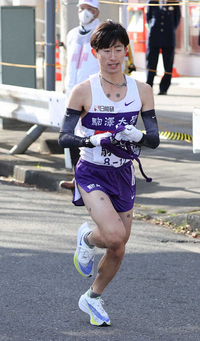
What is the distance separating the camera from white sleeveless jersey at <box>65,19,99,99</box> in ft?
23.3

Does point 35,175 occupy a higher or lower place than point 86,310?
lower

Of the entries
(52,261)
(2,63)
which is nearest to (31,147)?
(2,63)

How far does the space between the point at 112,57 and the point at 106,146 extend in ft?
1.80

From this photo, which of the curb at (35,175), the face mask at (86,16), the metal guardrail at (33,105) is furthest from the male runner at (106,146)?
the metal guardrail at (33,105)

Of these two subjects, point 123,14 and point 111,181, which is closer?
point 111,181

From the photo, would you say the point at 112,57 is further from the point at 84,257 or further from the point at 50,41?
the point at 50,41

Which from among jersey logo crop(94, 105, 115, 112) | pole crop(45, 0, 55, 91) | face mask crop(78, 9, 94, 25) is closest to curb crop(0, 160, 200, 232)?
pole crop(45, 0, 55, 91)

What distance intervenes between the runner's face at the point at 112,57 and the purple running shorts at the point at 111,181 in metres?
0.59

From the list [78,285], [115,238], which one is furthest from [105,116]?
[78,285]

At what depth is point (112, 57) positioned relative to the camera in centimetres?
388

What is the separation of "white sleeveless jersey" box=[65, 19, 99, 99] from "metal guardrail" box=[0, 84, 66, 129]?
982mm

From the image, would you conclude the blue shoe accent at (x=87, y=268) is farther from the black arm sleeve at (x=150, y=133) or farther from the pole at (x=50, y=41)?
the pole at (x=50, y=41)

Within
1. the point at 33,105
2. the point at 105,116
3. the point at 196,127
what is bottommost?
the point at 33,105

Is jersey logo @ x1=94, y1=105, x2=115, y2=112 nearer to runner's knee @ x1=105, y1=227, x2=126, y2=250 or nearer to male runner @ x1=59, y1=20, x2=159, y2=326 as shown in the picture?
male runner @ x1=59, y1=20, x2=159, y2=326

_ _ _ _

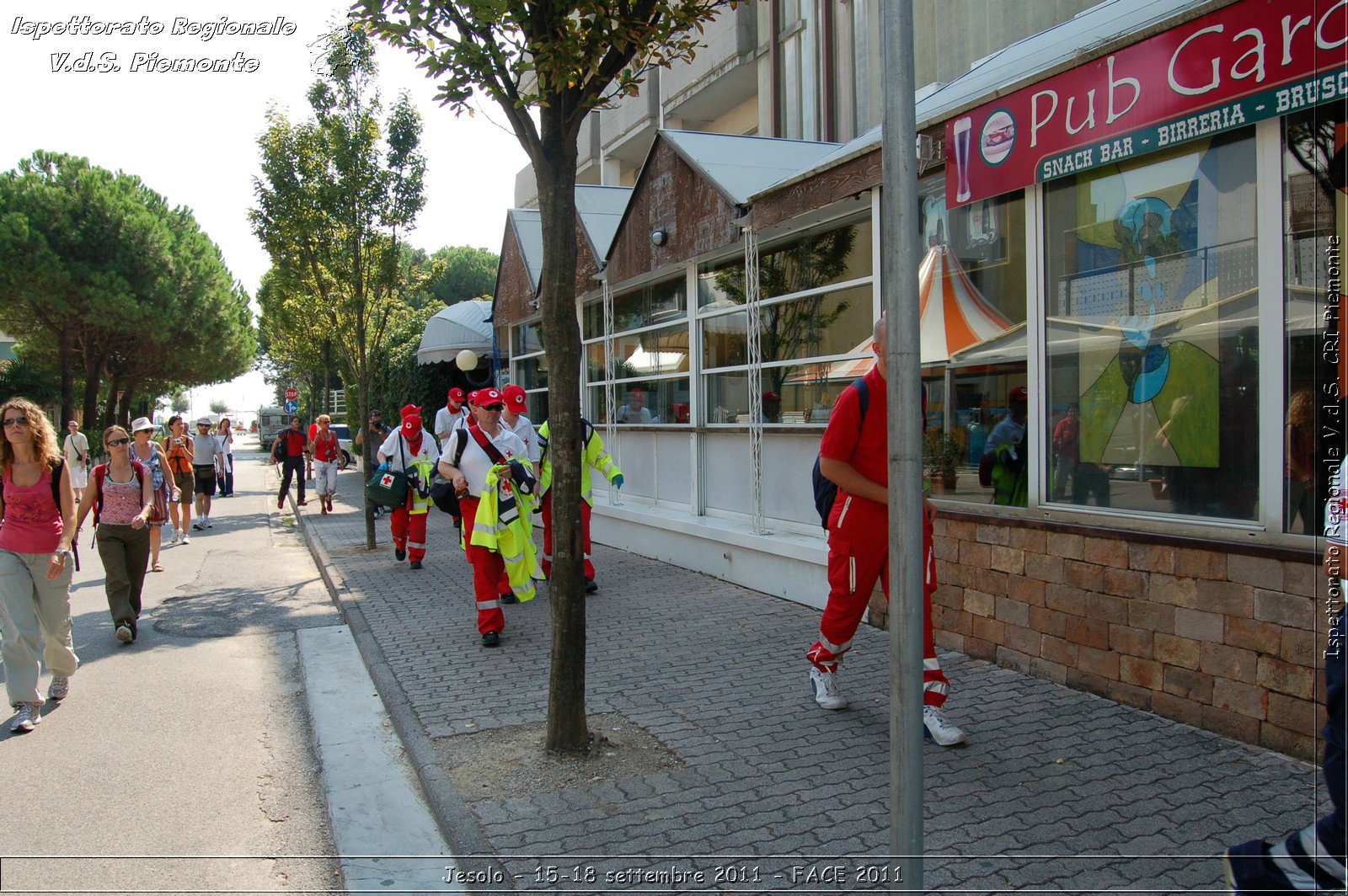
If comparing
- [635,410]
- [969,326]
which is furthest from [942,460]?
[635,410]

_ _ _ _

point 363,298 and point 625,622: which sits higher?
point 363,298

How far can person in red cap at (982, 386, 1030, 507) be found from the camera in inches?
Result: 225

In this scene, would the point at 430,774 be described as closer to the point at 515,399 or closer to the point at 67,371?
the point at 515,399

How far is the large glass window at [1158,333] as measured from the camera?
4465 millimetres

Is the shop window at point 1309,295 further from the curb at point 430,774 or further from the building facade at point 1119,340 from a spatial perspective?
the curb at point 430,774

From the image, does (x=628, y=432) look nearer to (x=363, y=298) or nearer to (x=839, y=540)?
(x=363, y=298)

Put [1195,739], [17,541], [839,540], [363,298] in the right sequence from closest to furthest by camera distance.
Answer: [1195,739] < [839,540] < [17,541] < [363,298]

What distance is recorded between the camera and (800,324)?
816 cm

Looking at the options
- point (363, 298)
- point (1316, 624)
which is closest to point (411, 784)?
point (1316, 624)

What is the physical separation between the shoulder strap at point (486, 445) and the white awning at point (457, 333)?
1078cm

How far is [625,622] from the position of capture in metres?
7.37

_ _ _ _

■ WHAT TO DO
Lay out the records above as a numbered list, from the line containing "How far can" through the line containing "4465 millimetres", and leave out the blank lines.

■ EXPECTED ANSWER
1. How far can person in red cap at (982, 386, 1030, 507) be found from the camera in inches?
2. Result: 225
3. In this scene, would the point at 430,774 be described as closer to the point at 515,399 or closer to the point at 67,371?
4. the point at 515,399
5. How far is the large glass window at [1158,333] as measured from the camera?
6. 4465 millimetres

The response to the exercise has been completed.